=== Objetivo ===
Continue o texto sobre o livro de crônicas Corpo Nu à Beira-Mar, começando logo após a última frase apresentada.

*** Trecho da página ***

Corpo Nu à Beira-Mar Um belo livro de crônicas

                                             

 

A crônica literária nos proporciona, em geral, uma leitura agradável, prazerosa e, não raro, divertida. Elaborada quase sempre em prosa poética, com laivos de humor e ironia, esse tipo de texto curto e leve, sem artifícios estilísticos sofisticados, caiu no gosto dos leitores, mesmo os mais exigentes, e também atraiu grandes escritores brasileiros, que se tornaram, além de poetas, romancistas, contistas, excelentes cronistas. Além de Rubem Braga, expoente reconhecido do gênero, encontramos como autores consagrados de crônicas nomes como Paulo Mendes Campos, Otto Maria Capeaux, Carlos Drummond de Andrade, Fernando Sabino, entre outros.

A professora e escritora mineira, de Patos de Minas, Elisa Guedes, lançou recentemente o livro Corpo Nu à Beira-Mar, um excelente exemplar de crônicas, no qual aborda diversos temas. Embora seja este o primeiro livro da autora, ele é fruto de uma maturidade cultural e literária extraordinária, do mais elevado nível de escrita criativa. Está subdividido em 5 partes, de acordo com os temas pelos quais a autora incursiona, a saber: “Coisas do Entardecer”, “Coisas da Política”, “Coisas da Arte – Cultura e suas Preferências Nacionais”, “Relacionamentos e suas coisas”, “Coisas Locais”.

*** Dados fornecidos ***

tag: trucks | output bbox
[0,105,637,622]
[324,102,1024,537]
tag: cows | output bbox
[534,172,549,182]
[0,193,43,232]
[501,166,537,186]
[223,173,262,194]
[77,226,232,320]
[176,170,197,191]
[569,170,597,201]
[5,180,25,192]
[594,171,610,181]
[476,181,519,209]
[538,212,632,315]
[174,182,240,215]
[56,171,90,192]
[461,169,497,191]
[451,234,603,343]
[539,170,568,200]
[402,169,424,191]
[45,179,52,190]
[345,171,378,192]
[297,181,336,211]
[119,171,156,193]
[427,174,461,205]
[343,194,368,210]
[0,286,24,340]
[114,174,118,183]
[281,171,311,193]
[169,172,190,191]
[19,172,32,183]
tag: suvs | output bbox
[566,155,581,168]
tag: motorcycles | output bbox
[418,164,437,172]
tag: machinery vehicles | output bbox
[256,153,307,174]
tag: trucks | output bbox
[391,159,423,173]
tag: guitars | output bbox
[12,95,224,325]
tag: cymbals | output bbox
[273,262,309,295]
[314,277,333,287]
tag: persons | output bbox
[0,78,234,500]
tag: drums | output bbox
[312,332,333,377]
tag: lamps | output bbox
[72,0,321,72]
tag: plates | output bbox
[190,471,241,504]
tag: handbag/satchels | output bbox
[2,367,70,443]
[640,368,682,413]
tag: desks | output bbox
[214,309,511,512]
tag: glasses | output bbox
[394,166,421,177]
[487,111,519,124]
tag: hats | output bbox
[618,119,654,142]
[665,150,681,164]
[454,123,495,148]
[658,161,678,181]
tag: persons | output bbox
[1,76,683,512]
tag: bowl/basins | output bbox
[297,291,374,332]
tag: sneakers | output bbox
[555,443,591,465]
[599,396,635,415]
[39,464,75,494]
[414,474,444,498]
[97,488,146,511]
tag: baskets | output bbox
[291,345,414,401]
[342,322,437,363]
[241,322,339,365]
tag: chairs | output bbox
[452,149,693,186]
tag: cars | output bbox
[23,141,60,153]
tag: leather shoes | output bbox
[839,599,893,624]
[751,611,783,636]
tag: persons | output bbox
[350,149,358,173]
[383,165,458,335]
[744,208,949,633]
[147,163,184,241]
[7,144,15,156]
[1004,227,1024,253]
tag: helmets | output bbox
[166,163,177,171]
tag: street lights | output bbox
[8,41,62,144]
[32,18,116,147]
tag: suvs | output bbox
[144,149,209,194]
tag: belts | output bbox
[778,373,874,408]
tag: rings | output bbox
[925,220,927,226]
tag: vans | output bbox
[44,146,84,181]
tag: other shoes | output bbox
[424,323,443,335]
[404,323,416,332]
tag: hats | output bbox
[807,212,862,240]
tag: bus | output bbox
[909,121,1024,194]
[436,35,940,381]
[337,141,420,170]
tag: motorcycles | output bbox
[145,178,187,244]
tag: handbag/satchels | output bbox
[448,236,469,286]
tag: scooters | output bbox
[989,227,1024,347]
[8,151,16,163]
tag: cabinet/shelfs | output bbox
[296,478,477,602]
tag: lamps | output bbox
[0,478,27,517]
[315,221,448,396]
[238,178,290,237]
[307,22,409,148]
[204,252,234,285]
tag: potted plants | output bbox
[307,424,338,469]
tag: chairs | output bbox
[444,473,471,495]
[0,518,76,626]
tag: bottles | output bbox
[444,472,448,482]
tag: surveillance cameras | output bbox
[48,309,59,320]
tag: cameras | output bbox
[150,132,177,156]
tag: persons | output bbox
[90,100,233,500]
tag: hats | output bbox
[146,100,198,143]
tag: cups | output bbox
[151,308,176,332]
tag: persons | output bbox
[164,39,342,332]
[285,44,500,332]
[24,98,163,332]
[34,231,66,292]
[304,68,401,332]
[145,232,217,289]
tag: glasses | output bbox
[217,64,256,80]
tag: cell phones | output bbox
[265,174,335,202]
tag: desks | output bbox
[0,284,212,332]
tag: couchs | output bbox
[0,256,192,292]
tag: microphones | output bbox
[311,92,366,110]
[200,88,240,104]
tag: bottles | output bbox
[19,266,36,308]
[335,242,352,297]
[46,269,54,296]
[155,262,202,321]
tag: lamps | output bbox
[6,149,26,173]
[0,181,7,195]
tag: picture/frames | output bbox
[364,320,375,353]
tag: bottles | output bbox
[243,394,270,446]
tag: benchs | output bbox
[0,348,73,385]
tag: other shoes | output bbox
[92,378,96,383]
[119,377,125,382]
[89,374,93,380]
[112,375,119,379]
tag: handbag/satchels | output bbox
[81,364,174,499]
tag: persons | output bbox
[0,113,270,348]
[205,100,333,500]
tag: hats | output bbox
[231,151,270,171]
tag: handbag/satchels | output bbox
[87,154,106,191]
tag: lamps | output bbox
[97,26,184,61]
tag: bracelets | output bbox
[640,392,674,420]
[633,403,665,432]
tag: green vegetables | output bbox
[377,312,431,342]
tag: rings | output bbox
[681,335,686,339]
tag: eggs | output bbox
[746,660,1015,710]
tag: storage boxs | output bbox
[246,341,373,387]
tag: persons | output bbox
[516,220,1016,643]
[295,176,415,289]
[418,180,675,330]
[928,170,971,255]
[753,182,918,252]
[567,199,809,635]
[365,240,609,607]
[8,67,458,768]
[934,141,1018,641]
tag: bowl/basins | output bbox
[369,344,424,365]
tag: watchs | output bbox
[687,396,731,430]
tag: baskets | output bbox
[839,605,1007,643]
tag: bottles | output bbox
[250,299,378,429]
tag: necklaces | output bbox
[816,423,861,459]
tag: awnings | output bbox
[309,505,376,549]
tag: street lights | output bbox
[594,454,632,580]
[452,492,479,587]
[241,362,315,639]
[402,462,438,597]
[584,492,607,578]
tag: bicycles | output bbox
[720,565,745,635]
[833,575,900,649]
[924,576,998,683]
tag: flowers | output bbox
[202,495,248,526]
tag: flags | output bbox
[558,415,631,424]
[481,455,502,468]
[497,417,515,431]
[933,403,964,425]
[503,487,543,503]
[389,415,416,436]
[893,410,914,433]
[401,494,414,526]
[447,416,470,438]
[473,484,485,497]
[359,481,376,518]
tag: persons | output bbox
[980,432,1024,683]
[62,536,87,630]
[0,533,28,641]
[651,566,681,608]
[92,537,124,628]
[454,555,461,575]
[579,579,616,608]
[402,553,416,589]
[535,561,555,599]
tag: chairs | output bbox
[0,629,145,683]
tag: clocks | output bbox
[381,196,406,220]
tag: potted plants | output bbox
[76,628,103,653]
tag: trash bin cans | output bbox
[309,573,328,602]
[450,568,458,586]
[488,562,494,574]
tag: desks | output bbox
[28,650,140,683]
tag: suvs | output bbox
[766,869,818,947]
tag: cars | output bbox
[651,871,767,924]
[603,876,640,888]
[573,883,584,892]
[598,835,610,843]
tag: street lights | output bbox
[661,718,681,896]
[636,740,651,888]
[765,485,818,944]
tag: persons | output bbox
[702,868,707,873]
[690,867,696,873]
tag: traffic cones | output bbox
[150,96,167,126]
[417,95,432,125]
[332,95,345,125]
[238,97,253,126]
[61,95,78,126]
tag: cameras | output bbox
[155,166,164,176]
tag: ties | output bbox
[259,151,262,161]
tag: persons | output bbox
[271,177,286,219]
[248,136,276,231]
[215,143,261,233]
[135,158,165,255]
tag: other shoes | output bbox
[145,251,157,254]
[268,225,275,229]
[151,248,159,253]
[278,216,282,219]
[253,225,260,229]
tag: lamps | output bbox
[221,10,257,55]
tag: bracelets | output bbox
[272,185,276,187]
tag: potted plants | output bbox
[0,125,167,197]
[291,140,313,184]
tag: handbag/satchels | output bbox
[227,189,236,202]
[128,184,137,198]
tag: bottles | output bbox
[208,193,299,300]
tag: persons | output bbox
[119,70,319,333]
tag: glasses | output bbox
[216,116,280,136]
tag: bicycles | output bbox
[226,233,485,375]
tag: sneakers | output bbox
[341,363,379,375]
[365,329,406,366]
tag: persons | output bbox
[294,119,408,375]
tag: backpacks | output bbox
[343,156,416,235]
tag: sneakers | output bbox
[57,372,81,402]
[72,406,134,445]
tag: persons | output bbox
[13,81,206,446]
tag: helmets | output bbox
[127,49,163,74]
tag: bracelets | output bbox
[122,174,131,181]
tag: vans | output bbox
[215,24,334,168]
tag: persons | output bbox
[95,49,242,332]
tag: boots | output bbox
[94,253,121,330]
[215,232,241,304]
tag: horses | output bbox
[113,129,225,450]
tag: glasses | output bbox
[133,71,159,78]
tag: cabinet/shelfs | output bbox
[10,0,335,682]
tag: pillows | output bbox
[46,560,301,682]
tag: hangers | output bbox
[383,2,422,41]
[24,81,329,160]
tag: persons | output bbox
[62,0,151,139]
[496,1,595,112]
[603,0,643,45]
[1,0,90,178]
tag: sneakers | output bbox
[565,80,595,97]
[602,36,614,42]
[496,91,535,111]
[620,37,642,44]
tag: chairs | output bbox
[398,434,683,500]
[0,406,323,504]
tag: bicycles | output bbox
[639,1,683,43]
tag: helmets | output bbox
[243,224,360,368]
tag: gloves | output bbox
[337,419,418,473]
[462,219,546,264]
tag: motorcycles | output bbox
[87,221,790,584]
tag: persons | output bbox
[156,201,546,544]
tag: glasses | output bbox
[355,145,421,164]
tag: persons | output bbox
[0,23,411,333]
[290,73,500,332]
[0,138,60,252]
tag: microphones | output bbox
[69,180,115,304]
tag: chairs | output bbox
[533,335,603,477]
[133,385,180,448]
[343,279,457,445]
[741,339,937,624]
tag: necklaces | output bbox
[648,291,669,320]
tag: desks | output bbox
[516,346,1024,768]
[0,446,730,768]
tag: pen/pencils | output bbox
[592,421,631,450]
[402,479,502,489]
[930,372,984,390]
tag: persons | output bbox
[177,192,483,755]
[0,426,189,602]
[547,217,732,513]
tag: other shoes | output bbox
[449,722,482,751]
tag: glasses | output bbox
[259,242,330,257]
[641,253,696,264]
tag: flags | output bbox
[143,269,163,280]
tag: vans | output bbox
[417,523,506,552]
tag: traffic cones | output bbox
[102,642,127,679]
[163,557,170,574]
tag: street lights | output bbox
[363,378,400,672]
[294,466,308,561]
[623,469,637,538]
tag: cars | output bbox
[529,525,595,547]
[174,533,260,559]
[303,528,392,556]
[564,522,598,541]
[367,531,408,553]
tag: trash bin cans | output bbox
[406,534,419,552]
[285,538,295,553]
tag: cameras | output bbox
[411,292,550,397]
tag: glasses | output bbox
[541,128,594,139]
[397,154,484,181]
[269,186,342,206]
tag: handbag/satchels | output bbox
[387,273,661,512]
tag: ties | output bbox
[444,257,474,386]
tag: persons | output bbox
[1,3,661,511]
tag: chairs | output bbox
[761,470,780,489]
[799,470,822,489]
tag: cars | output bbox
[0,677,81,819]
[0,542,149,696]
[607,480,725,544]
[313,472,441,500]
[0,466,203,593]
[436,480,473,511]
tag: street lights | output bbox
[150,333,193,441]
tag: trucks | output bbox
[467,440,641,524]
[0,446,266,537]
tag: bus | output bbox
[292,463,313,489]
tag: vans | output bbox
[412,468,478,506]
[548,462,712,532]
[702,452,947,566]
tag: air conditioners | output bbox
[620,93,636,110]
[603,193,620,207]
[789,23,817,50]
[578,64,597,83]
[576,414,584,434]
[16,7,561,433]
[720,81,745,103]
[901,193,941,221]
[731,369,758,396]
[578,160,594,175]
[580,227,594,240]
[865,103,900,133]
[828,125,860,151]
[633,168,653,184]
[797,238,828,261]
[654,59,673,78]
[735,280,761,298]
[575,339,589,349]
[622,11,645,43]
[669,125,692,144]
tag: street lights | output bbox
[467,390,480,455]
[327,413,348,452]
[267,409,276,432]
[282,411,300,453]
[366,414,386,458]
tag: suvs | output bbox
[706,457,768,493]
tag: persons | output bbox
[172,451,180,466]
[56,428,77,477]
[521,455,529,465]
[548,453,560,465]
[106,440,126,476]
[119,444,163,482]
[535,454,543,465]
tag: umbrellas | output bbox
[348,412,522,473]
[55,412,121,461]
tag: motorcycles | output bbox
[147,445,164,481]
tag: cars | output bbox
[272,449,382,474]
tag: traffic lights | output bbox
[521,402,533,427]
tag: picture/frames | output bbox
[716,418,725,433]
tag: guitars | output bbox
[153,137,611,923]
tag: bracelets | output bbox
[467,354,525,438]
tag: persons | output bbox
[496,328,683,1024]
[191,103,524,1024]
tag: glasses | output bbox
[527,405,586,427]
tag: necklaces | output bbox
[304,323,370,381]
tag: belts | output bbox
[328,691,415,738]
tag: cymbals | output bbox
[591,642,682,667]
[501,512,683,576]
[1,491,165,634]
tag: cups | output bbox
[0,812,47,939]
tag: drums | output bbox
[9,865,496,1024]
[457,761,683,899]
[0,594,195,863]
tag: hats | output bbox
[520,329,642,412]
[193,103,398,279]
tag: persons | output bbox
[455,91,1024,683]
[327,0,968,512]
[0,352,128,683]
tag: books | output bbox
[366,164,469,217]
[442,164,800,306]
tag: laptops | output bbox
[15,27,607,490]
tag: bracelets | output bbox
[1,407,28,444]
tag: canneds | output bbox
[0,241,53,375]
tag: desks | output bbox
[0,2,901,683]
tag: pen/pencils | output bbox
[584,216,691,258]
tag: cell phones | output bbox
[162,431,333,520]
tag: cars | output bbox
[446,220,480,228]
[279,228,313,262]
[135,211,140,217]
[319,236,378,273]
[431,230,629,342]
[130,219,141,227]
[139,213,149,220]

***

=== Resposta ===
Na primeira parte, “Coisas do Entardecer”, são enfocados os problemas e as vicissitudes, “as delícias e as amarguras” do envelhecimento. Com bom humor e sabedoria a autora narra fatos que ocorreram com ela e com outras pessoas de sua convivência e faz reflexões interessantes sobre o passar do tempo e a chegada da chamada terceira idade. Sem lamúrias, sem autopiedade, mas também sem um conformismo autoindulgente, ela vai tecendo suas considerações, de maneira sóbria e sábia, sobre a passagem do tempo e sobre que a vida traz aos que vivem seus setenta anos ou mais. E se ampara, às vezes, em citações, bem contextualizadas, de poetas e escritores, como Drummond e Guimarães Rosa, de filósofos, como Simone de Beauvoir, de pintores como Da Vinci e Munch, em músicos como Chico Buarque, Caetano Veloso, Gilberto Gil e Nelson Cavaquinho, entre outros.  Vamos, com a leitura saborosa dessas crônicas, aprendendo a ver a vida com mais humor e aceitação do inevitável.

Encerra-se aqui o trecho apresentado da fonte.